Il libro racconta la storia di uno dei tanti conventi che hanno accolto Ebrei perseguitati a Roma grazie a suore che hanno avvertito l’obbligo della solidarietà verso il prossimo a qualunque costo. Se le suore non hanno narrato i fatti di quegli anni bui se ne è presa il carico Ritanna Armeni. Niente delle accuse alla Chiesa silenziosa e indifferente alla tragedia dell’olocausto. All’autrice, che non viene certo considerata una cattolica doc, va invece il plauso per aver recuperato questa storia, averla fatta conoscere e descritta senza enfasi, con garbo e in modo coinvolgente. La ricostruzione è stata possibile grazie alle ricerche storiche di Suor Grazia Loparco e alla disponibilità di Suor Clara che ha aperto le porte del convento delle Francescane di via Poggio di Moiano. Soprattutto preziosa la narrazione fatta da Lello Dell’Ariccia, ai tempi un bambino di nome Lele ed ora un anziano deciso a testimoniare gli avvenimenti di cui è stato testimone e vittima.
Il 16 ottobre 1943 è un sabato in cui come al solito nelle famiglie ebree si accendono le candele e si apparecchia per lo Shabbat. Tutti avvertono diffusamente un sentimento di paura date le leggi razziali, i figli espulsi dalle scuole, i lavori interrotti. Riccardo rimugina in sé le parole di una delle suore che ha sentito dire che i tedeschi portavano via gli ebrei per mandarli a lavorare in Germania. Scaccia i pensieri cattivi perché a Roma “città aperta”, non poteva accadere niente di simile per via del Vaticano. Quando però sente il fragore crescente delle camionette, gli ordini impartiti violentemente, le urla di donne, vecchi e bambini non ci pensa su due volte e decide di raccogliere il necessario e chiedere accoglienza per una notte alle suore. Fu accolto nel convento di periferia, quello delle suore francescane della Misericordia in via Poggio di Moiano. Nascosto in quel convento, sconvolto e smarrito trovò riparo al secondo piano con altre persone e un bambino atterrito. Non fu per una sola notte e del resto non era pensabile il ritorno a casa.
Poco si parla nella grande Storia di esperienze esemplari come queste delle francescane che hanno accolto, curato, salvato dalla morte persone, che erano per di più a loro sconosciute e di altra religione. Non fu certo facile per loro gestire l’ospitalità al secondo piano per quegli ebrei che chiedevano aiuto ed erano riusciti a sfuggire al rastrellamento del Ghetto anche perché erano separati da una scala dal piano terra dove si erano piazzati i tedeschi con la loro infermeria.

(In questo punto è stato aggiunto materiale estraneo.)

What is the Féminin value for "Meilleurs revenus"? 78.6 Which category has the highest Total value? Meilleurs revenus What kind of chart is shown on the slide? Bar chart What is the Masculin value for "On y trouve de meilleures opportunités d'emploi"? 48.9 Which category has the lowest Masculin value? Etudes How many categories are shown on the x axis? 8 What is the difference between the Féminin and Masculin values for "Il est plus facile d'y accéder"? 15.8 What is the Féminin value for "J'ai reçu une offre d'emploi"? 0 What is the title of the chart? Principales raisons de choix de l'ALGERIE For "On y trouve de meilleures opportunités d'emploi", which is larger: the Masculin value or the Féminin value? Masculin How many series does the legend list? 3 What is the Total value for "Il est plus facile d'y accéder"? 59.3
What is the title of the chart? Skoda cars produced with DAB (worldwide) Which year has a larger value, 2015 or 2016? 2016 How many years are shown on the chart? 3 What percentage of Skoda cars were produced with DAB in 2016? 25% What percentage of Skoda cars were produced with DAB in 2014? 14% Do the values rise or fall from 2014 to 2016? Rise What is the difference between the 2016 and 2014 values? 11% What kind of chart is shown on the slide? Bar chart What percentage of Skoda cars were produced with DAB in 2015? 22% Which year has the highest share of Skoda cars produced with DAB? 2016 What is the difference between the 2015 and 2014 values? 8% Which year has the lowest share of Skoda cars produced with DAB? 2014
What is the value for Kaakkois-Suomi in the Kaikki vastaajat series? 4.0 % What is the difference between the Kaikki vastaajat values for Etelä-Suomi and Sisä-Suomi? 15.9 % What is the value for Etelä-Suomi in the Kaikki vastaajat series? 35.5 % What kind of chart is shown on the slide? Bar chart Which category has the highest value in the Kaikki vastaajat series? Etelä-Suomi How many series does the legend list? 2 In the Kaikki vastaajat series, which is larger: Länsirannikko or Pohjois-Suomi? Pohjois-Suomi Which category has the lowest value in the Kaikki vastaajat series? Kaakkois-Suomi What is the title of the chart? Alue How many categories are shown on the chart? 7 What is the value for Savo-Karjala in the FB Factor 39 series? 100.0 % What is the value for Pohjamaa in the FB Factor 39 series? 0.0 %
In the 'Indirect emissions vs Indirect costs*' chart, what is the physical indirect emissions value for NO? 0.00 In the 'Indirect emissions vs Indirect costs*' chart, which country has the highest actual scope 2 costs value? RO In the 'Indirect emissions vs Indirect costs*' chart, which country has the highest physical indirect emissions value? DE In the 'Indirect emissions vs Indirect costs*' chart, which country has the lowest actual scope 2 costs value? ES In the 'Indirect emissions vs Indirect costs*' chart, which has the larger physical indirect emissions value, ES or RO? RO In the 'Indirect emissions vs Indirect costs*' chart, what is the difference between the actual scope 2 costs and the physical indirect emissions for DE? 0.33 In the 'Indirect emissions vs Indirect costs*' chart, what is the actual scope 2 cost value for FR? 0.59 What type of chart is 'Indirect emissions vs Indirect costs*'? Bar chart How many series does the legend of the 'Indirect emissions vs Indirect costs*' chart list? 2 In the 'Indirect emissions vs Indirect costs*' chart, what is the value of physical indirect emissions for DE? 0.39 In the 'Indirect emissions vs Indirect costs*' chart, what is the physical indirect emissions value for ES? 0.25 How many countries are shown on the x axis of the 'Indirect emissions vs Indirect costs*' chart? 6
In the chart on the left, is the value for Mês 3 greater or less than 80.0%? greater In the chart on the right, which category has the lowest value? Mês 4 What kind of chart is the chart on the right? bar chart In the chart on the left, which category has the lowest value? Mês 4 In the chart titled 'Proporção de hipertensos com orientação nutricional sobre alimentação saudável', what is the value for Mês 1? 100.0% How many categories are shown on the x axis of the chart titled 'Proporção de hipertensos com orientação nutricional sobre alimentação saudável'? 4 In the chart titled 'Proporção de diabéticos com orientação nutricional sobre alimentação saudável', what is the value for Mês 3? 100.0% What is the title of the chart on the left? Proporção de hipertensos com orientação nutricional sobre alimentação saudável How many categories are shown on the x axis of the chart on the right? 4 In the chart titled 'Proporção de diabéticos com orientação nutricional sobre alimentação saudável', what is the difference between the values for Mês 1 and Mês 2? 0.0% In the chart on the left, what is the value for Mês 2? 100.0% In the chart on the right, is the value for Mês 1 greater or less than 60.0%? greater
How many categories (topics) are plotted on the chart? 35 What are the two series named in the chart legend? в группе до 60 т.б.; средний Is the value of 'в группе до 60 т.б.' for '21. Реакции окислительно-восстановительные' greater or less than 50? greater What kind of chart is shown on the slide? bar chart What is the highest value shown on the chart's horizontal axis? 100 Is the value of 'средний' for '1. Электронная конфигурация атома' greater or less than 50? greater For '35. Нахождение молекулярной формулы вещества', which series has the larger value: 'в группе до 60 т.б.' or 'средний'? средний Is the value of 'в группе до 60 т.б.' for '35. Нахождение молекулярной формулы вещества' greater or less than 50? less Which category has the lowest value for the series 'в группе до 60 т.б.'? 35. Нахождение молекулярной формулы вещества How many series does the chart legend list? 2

Neanche dovette essere facile procurare giornalmente i pasti per tutti, in tempi di magra.
L’esperienza che questo libro racconta fa onore alle suore e ai cattolici. Oltre ed essere una memoria preziosa di quanto è stato fatto da ‘santi nascosti’ è anche la testimonianza della possibile convivenza tra fedi diverse in nome dell’amore reciproco. Nel convento infatti risuonavano le preghiere alla Vergine, la liturgia del Natale, i riti dello Shabbat, in una collaborazione non basata su diatribe teologiche e neanche sul dialogo, quanto piuttosto sugli sguardi di compassione e sulla prassi di lavori utili alla sopravvivenza come per esempio le marmellate fatte con le ciliegie dell’orto. C’è voluto coraggio, prudenza, astuzia, fede per tessere reti di salvezza. Madre Ignazia spiega: “La volontà di Gesù mi è apparsa chiara. La carità è la nostra missione. L’accoglienza dei perseguitati è, per noi che ci siamo consacrate, l’unica strada da percorrere”.